Crossing a broad range of styles from indie-folk/blues/Americana to grunge/psychedelia/rock n’ roll, OJR blends a variety of familiar influences (Neil Young; T-Rex; Nirvana; Jack White, to name a few) with his own prolific songwriting ability and ear-catching southern vocal style. The result is a soul-scratching, modern homage to a vintage sound that’s completely unique and delivered with tons of swagger.
 

BIO

Nashville-based Oliver John-Rodgers, a.k.a. OJR, is an ambitiously prolific songwriter, whose throwback sound is equally informed by familiar rock influences like T. Rex, Pink Floyd, and Nirvana, as it is by more folk-tinged, singer-songwriter acts like Ryan Adams and Neil Young. It’s hard to pin down specifically which era of classic, guitar-driven rock the 24-year-old is pulling from most, and perhaps that’s his strongest selling point: His sound is warm and vintage and familiar, without being predictable or derivative. Rather, OJR undeniably possesses his own unique voice, one which emotes both passion and playfulness, via his penchant for colorful lyrics chockfull of humorous, topical references and skillful wordplay.
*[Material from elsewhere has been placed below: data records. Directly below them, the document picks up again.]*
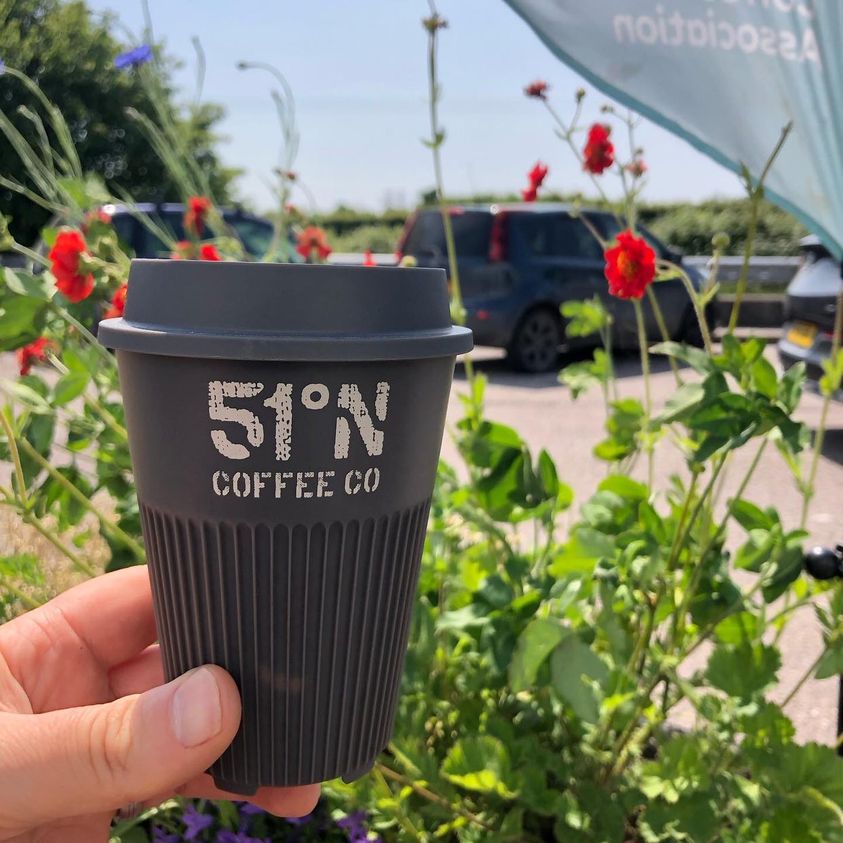 Another brand paving the way towards a waste-free future! 😍 Braunton-based coffee roastery & cafe @51degreesnorthcoffee introduced their very own branded Circular Returnable Cups this week. Learn more: circularandco.com/returnable-cup…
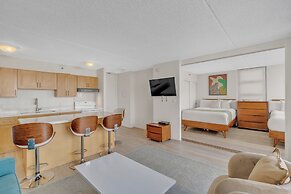 Deluxe Waikiki Condo Pool View FREE Parking & Wi-Fi by Koko Resort Vac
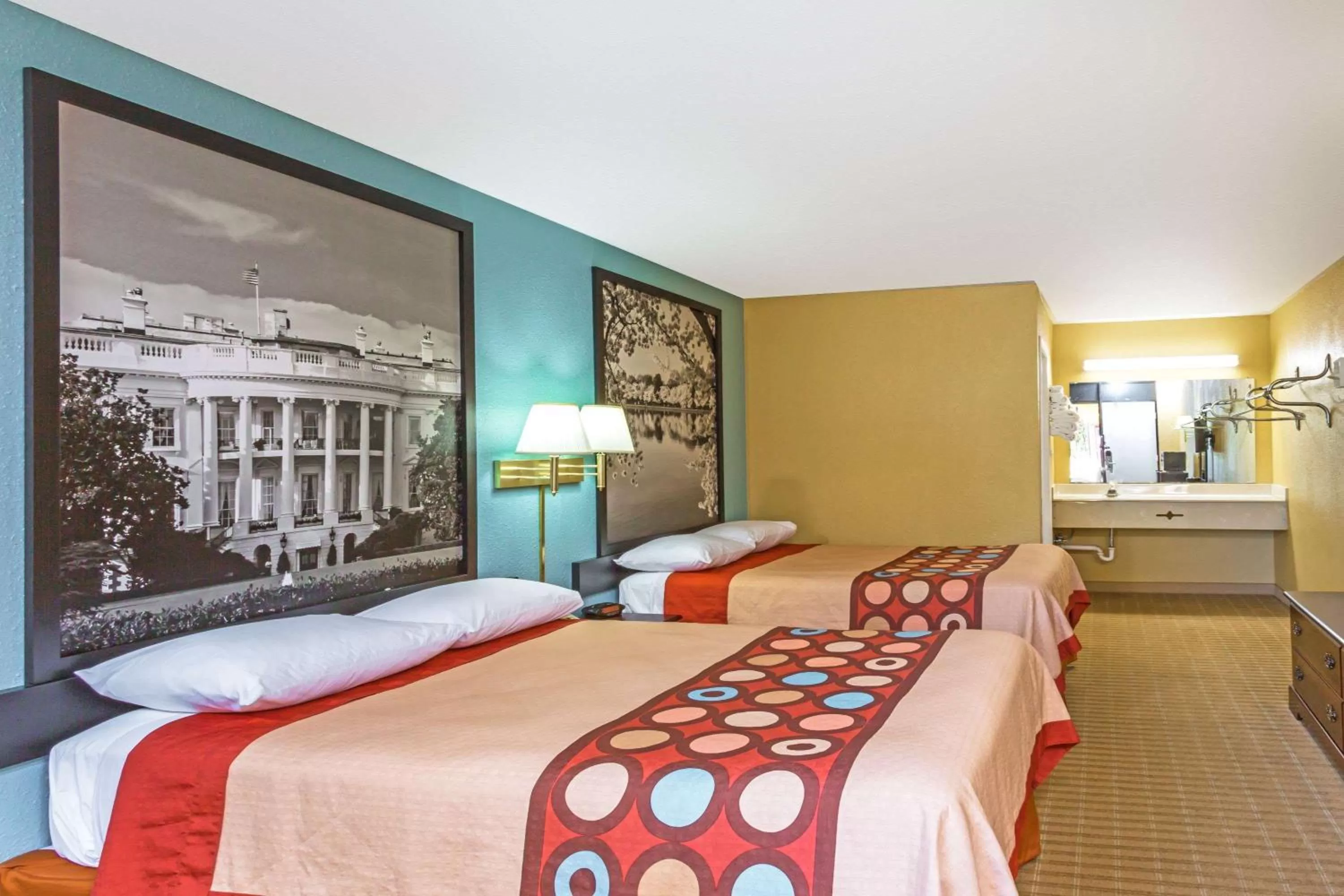 On site, Bed in Super 8 by Wyndham Jessup/Baltimore Area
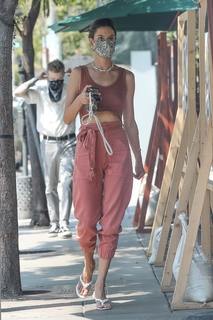 Alessandra Ambrosio feet photo thumbnail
2016 saw OJR touring in support of more well-known acts like The Wild Feathers and Grace Potter, based on the strength of his self-produced, homemade record Nashville Demos (2015). Its single, “Numb,” a scorching grunge-rocker, enjoyed significant airplay in 2016 on many of America’s lead taste-making indie radio stations—WXPN in Philadelphia, WFUV in New York, and KUTX in Austin, to name just a few—and even managed to catch the attention of NPR, earning OJR the chance to grace the illustrious stage of World Café with David Dye in May. 

2017 sees OJR following up Nashville Demos with a more professional, polished effort, an EP tracked to tape in Nashville’s acclaimed analog studio Welcome to 1979. Never one to be cornered stylistically, OJR manages to cover an impressive breadth of tones and sounds over these six songs, ranging from classic rhythm & blues (“Görlitzer Girl”) to swaggering country-rock (“Under the Hood”) to the delicate, folk-rock power ballad (“Let You Down.”) Such expansive, widespread efforts could leave any artist seeming unfocused and confusing, but on the contrary OJR’s well-defined, unique voice is the glue that holds the whole thing together.

In addition to writing and performing music, OJR has several years of experience with acting and modeling. He can be seen in Matt Wolf’s award-winning indie film Teenage (available on Netflix), and has been featured in Vogue Italia (Dec. 2014) and The New York Times (March 2017).